Indeed, it seems that the solution to such natural disasters is close. Stanford engineers came up with a fluid with the consistency of a gel that could prevent future wildfires from spreading so much.

This substance has been shown to withstand rain and last longer on the area treated than current methods. “Our new materials are capable of maintaining the active fire retardants on vegetation through weathering and environmental exposure, allowing for a single annual treatment to prevent ignitions throughout the peak fire season,” said one of the authors of the paper published in the journal Proceedings of the National Academy of Sciences  for Inverse.

The fluid can be dropped by plane or sprayed from the ground in the areas most exposed to peril. It’s bound to keep the fire away even after half an inch of rainfall and for months in a row.

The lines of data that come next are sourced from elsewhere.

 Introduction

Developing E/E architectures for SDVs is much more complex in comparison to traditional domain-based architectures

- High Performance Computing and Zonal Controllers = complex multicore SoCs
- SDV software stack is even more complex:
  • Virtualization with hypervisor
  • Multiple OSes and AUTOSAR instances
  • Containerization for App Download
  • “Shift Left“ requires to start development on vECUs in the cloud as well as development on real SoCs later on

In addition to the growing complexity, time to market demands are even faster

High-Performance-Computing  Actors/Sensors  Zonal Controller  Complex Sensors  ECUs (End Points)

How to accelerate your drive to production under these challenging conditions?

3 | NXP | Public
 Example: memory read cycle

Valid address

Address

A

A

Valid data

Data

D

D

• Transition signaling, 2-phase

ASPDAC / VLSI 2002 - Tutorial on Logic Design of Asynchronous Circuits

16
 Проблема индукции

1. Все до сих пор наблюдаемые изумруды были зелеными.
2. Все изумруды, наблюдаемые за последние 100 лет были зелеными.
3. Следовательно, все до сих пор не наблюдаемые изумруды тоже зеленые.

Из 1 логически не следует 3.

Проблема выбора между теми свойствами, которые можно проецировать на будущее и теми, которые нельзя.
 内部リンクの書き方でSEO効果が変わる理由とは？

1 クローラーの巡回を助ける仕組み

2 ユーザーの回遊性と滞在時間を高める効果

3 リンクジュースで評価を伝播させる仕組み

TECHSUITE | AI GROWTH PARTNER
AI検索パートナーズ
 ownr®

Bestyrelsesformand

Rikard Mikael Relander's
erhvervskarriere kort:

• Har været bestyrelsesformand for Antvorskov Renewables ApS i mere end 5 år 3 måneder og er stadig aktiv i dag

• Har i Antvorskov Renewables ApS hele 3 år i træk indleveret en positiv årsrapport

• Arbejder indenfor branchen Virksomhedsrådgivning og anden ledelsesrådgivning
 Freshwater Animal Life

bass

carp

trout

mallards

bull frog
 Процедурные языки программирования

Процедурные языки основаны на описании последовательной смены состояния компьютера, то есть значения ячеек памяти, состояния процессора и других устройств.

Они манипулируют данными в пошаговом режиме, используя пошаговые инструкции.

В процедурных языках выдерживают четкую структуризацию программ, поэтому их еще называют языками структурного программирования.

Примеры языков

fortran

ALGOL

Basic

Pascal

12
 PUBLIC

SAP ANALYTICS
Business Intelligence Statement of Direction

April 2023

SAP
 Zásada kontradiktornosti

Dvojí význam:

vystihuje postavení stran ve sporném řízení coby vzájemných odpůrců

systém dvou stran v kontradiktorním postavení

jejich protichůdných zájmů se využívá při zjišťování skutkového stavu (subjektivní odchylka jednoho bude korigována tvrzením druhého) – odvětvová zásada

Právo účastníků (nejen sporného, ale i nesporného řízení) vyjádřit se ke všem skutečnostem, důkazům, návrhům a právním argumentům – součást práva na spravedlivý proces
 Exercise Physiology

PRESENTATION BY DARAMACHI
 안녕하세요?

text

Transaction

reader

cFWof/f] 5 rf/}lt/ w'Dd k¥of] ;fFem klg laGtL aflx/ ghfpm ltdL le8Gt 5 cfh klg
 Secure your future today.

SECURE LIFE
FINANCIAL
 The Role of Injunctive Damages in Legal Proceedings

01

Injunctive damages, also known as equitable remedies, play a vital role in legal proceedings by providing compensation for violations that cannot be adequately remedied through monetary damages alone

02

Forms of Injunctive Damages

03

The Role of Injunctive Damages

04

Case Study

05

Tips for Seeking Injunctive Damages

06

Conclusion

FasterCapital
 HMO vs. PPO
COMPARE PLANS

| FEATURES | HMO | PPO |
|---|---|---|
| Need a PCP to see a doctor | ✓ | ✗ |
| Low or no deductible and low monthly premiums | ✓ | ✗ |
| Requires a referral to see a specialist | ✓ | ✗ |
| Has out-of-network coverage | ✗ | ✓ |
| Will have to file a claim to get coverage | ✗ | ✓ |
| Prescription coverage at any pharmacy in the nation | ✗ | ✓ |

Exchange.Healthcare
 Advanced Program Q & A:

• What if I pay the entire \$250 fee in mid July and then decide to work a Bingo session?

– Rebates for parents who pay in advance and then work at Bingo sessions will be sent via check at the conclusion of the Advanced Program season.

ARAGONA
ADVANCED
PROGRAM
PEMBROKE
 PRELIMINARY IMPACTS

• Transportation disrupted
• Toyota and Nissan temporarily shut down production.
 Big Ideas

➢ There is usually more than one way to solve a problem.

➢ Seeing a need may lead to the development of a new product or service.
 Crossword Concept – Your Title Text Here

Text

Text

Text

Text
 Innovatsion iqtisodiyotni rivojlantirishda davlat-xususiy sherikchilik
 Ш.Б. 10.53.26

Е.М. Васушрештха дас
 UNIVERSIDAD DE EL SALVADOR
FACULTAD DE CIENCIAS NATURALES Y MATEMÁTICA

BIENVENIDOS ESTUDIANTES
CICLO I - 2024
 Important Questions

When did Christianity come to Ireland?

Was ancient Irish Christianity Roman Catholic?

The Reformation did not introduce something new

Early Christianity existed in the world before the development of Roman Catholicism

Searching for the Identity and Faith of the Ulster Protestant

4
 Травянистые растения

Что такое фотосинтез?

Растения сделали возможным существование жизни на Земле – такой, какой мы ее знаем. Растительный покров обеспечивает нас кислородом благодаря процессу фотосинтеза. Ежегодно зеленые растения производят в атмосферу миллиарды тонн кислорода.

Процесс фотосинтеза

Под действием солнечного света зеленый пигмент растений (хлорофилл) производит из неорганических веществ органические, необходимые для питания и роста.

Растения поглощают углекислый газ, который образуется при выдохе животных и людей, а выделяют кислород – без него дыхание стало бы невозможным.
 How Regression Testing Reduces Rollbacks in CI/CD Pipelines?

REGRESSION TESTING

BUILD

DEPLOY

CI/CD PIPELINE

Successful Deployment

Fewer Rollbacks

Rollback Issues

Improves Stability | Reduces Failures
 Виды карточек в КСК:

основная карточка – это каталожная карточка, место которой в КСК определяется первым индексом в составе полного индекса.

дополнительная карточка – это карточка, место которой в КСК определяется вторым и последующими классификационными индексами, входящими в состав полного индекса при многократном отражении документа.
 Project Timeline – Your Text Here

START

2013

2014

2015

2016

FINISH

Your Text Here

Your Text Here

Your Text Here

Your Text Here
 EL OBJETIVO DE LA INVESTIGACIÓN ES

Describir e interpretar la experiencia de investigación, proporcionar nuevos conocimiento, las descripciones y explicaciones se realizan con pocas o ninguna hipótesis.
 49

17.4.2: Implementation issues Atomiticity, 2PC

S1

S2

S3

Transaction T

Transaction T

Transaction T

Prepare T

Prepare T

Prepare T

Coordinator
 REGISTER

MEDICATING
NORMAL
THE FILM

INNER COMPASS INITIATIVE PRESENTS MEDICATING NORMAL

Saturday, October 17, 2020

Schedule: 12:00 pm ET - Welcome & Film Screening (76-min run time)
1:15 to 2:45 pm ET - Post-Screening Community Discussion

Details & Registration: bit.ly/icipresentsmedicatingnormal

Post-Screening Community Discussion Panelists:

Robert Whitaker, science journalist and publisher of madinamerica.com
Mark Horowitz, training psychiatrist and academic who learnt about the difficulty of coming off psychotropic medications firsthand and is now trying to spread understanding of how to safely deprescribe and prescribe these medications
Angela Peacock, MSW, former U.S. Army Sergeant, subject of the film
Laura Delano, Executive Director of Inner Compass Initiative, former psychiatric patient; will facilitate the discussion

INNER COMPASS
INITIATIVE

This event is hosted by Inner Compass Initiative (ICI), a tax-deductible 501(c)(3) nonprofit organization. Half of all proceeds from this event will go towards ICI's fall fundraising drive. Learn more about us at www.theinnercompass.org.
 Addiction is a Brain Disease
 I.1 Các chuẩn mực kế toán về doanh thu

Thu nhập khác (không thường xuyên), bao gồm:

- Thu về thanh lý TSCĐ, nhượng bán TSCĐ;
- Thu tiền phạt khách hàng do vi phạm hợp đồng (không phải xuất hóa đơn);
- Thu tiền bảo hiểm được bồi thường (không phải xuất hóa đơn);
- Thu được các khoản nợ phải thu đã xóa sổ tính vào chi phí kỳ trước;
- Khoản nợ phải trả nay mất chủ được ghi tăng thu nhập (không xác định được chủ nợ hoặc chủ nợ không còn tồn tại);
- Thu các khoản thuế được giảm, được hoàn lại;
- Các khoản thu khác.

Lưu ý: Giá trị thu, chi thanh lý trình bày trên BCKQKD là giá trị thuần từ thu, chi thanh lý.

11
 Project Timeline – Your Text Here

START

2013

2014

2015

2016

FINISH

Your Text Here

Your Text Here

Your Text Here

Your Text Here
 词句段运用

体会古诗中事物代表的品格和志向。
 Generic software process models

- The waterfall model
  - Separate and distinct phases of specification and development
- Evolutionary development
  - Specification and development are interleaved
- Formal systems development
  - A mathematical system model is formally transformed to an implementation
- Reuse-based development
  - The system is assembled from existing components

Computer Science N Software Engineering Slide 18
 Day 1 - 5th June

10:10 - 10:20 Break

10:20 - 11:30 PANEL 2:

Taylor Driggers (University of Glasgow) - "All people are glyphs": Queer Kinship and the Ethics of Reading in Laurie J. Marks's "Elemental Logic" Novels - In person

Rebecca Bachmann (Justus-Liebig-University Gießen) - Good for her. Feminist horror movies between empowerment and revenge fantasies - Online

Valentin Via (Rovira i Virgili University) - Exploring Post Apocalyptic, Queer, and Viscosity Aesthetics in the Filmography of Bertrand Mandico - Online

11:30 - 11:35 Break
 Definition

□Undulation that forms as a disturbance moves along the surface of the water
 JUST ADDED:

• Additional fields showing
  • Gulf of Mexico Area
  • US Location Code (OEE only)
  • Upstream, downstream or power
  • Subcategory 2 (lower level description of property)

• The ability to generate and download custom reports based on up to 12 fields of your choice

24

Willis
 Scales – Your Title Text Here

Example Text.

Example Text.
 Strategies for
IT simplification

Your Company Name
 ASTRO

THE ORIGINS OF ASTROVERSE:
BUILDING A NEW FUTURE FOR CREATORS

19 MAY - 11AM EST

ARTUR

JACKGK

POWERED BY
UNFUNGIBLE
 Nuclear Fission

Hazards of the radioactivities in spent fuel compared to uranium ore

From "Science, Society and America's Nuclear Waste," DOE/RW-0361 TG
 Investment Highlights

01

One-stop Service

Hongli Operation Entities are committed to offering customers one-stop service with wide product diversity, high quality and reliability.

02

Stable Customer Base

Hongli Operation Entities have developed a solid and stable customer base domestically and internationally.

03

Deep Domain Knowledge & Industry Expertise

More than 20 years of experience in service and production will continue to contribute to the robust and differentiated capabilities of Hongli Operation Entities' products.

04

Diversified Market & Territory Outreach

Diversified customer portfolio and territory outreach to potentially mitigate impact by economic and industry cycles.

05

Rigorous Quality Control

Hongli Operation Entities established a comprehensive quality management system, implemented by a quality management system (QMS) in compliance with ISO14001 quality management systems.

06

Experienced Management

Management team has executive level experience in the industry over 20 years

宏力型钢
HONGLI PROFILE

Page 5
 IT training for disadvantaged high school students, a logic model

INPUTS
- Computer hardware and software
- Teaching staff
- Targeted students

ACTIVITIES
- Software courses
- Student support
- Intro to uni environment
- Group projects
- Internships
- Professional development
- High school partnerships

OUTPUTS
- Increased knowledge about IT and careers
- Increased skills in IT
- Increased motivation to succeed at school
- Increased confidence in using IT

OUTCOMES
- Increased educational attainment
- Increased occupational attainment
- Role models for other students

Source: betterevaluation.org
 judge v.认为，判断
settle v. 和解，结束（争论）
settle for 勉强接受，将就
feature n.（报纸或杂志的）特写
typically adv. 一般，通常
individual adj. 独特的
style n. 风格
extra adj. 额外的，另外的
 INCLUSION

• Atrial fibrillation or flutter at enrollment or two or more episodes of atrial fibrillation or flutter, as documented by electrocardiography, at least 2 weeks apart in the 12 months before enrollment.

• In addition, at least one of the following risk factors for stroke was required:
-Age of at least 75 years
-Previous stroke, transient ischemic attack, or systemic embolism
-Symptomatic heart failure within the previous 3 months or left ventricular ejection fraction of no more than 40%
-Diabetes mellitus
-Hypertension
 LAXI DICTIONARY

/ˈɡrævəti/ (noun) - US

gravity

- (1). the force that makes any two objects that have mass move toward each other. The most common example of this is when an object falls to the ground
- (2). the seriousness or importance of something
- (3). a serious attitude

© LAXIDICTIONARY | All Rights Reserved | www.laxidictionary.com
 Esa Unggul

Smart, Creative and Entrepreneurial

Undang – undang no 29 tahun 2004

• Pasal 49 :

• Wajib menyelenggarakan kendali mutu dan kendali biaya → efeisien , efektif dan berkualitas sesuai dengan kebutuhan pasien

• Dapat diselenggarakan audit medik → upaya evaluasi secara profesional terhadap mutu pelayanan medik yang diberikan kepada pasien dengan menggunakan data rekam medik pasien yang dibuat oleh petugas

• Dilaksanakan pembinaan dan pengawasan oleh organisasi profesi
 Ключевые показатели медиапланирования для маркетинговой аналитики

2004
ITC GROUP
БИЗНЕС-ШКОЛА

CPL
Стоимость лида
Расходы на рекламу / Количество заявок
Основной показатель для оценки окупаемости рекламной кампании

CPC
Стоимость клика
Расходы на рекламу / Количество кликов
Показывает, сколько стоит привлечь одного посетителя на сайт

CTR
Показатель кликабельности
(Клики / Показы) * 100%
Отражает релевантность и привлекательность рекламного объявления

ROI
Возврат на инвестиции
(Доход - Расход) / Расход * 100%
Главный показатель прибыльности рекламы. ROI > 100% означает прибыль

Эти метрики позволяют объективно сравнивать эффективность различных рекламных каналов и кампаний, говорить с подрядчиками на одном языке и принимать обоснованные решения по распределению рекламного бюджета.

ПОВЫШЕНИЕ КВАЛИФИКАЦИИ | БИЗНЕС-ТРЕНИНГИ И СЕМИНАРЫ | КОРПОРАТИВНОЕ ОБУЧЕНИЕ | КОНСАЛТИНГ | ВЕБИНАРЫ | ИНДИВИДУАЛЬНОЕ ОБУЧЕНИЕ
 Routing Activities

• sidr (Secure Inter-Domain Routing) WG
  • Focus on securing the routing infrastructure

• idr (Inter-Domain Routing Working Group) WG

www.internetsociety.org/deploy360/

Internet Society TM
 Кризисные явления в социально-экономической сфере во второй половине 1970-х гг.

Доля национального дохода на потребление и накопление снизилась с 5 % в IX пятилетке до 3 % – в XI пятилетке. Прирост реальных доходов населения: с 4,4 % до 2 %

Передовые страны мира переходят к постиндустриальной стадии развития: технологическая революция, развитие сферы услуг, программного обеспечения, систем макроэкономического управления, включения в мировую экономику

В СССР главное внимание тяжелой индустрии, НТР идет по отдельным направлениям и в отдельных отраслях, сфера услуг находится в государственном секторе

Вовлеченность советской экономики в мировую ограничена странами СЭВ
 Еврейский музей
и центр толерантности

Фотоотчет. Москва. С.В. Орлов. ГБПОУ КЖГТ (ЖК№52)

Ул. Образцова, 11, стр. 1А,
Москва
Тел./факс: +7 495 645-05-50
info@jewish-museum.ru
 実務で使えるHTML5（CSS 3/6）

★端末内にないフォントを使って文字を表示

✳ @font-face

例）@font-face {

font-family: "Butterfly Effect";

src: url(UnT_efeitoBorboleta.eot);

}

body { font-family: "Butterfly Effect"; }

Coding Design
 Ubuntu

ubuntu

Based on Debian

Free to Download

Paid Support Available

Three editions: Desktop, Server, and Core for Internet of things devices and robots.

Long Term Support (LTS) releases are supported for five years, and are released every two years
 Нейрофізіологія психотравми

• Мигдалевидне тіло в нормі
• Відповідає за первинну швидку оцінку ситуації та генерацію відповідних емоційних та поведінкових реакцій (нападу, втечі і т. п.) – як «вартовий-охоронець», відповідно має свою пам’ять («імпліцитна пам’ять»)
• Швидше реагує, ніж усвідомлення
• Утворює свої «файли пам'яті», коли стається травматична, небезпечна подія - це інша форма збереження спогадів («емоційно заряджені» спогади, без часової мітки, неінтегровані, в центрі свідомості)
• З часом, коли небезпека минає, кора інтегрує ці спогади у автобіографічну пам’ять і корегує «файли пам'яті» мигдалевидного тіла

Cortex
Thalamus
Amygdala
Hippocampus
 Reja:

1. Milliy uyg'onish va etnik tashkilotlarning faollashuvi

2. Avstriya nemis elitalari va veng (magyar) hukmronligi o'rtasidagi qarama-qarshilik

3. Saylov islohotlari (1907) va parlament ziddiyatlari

What’s even better is that the fluid is harmless to humans and appears to have no negative impact on the enivornment, as a whole.

How did the authorities react to such good news? Well, the product has already been approved by the US EPA and the California EPA, but also by the FDA proving that people have nothing to worry about.

Thankfully, the gel doesn’t have to be scattered along a big surface of forest to work since most wildfires can be stopped in their tracks early on.

The Stanford team is already in talks with the California Department of Transportation and Cal Fire to test the product. Proving it works on a small patch of vegetation should be enough for time to make a gameplan and prepare for next year’s troubles.

As for this year, California is not off the hook, sadly. October through December are still prime months for fires to pick up, given the Santa Ana “devil” winds fast approaching.